*Your goal*
Could you reproduce word for word the lines from the one containing "What spatial distance" through the end of the rows, inclusive?

--- START OF Data entries ---

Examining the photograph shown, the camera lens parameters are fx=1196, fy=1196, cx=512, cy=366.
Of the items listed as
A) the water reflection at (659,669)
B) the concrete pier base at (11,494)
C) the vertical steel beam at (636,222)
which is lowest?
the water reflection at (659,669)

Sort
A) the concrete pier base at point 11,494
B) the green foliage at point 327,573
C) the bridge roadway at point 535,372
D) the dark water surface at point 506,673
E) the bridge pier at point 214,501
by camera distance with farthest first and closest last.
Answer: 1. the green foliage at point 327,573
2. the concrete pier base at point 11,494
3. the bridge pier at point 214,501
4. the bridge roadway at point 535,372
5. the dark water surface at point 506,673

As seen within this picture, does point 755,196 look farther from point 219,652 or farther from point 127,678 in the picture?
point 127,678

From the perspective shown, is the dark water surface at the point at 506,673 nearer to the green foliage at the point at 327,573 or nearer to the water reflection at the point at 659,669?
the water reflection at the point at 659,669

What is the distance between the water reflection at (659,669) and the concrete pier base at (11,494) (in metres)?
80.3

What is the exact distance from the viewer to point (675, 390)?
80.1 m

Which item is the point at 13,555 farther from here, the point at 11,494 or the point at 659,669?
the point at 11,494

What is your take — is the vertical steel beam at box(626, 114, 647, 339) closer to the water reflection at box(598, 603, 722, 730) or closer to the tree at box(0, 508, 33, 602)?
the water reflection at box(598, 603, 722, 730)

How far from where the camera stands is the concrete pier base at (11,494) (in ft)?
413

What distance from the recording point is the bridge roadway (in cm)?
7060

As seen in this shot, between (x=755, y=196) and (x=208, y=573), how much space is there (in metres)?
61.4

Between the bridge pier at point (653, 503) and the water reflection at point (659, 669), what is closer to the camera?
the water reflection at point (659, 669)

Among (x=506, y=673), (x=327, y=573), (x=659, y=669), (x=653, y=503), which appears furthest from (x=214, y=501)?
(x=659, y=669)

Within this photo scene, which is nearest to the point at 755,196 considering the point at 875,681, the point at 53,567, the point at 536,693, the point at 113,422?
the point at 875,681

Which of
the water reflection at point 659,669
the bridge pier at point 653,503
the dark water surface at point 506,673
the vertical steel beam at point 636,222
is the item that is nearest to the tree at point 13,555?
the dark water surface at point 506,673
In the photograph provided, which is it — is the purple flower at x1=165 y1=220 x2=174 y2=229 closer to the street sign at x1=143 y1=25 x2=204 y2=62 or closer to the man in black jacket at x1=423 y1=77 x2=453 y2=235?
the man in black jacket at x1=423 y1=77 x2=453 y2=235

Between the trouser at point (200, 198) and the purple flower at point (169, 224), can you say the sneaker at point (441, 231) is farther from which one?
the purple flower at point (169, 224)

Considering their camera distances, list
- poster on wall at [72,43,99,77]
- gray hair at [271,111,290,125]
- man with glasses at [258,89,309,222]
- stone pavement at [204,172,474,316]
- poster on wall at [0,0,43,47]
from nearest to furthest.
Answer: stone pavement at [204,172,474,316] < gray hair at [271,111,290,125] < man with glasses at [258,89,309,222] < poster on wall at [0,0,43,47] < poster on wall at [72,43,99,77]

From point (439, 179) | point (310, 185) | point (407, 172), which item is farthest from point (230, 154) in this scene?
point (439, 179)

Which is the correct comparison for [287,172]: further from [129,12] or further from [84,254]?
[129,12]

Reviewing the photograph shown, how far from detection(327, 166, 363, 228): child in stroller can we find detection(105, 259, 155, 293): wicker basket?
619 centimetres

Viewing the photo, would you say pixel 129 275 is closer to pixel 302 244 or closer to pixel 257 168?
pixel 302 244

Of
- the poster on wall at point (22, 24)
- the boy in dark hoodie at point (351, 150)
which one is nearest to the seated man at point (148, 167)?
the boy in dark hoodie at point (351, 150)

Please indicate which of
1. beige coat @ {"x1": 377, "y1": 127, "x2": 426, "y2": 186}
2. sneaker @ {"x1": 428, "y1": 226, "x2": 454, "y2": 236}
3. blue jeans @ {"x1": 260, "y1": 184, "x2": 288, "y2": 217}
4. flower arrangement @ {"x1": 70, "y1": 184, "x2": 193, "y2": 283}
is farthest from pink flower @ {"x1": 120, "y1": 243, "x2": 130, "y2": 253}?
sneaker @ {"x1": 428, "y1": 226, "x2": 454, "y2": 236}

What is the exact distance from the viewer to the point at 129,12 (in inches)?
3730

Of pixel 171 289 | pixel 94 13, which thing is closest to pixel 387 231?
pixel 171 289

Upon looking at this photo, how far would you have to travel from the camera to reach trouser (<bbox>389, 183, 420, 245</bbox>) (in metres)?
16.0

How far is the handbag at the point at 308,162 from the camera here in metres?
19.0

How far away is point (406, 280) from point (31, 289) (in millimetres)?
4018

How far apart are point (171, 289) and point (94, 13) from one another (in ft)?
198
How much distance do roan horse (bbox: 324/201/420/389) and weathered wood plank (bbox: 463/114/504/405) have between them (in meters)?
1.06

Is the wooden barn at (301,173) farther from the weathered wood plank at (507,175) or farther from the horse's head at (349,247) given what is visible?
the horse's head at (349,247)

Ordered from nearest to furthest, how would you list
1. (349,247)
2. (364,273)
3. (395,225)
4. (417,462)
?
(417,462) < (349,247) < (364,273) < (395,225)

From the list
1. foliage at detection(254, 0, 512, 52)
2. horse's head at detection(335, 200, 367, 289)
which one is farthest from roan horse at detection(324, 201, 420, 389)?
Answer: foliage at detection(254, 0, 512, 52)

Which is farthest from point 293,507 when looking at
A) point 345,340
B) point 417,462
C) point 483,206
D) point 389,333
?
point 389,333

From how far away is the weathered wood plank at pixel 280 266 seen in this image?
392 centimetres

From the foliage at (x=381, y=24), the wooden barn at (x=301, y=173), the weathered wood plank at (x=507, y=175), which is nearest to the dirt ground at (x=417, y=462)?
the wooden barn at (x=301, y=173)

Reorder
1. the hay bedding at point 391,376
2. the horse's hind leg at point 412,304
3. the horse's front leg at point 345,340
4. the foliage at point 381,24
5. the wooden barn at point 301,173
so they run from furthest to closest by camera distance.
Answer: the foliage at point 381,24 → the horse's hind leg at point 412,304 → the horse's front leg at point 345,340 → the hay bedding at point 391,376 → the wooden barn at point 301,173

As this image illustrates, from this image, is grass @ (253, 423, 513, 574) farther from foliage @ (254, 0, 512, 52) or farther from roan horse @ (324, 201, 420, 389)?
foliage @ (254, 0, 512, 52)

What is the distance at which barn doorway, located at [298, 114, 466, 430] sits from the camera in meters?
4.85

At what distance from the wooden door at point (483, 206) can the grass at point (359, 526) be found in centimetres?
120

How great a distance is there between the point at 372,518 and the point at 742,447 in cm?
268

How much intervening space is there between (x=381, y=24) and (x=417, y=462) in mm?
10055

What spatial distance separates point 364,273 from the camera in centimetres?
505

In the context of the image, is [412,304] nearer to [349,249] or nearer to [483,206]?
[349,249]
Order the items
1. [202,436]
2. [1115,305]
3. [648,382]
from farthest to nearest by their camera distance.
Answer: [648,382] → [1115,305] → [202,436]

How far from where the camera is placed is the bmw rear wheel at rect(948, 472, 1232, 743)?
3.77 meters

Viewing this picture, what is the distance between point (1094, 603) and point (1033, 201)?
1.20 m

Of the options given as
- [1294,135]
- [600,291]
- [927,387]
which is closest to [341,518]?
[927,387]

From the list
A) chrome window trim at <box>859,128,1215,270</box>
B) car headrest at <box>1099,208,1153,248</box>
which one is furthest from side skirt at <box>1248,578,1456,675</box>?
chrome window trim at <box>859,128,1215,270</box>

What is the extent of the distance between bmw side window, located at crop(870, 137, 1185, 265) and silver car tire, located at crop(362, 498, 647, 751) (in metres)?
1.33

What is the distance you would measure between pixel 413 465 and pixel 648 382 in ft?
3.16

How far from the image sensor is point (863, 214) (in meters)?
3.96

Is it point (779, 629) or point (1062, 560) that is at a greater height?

--- END OF Data entries ---

*The output*
What spatial distance separates point 364,273 from the camera in centimetres?
505

In the context of the image, is [412,304] nearer to [349,249] or nearer to [483,206]?
[349,249]
Order the items
1. [202,436]
2. [1115,305]
3. [648,382]
from farthest to nearest by their camera distance.
Answer: [648,382] → [1115,305] → [202,436]

How far from where the camera is placed is the bmw rear wheel at rect(948, 472, 1232, 743)?
3.77 meters

Viewing this picture, what is the distance between point (1094, 603) and point (1033, 201)?
1.20 m

Of the options given as
- [1294,135]
- [600,291]
- [927,387]
which is closest to [341,518]?
[927,387]

From the list
A) chrome window trim at <box>859,128,1215,270</box>
B) car headrest at <box>1099,208,1153,248</box>
which one is furthest from side skirt at <box>1248,578,1456,675</box>?
chrome window trim at <box>859,128,1215,270</box>

What is the extent of the distance between bmw side window, located at crop(870, 137, 1185, 265) and silver car tire, located at crop(362, 498, 647, 751) (in metres)?
1.33

What is the distance you would measure between pixel 413 465 and pixel 648 382 in ft?
3.16

How far from the image sensor is point (863, 214) (in meters)?
3.96

Is it point (779, 629) or point (1062, 560) that is at a greater height?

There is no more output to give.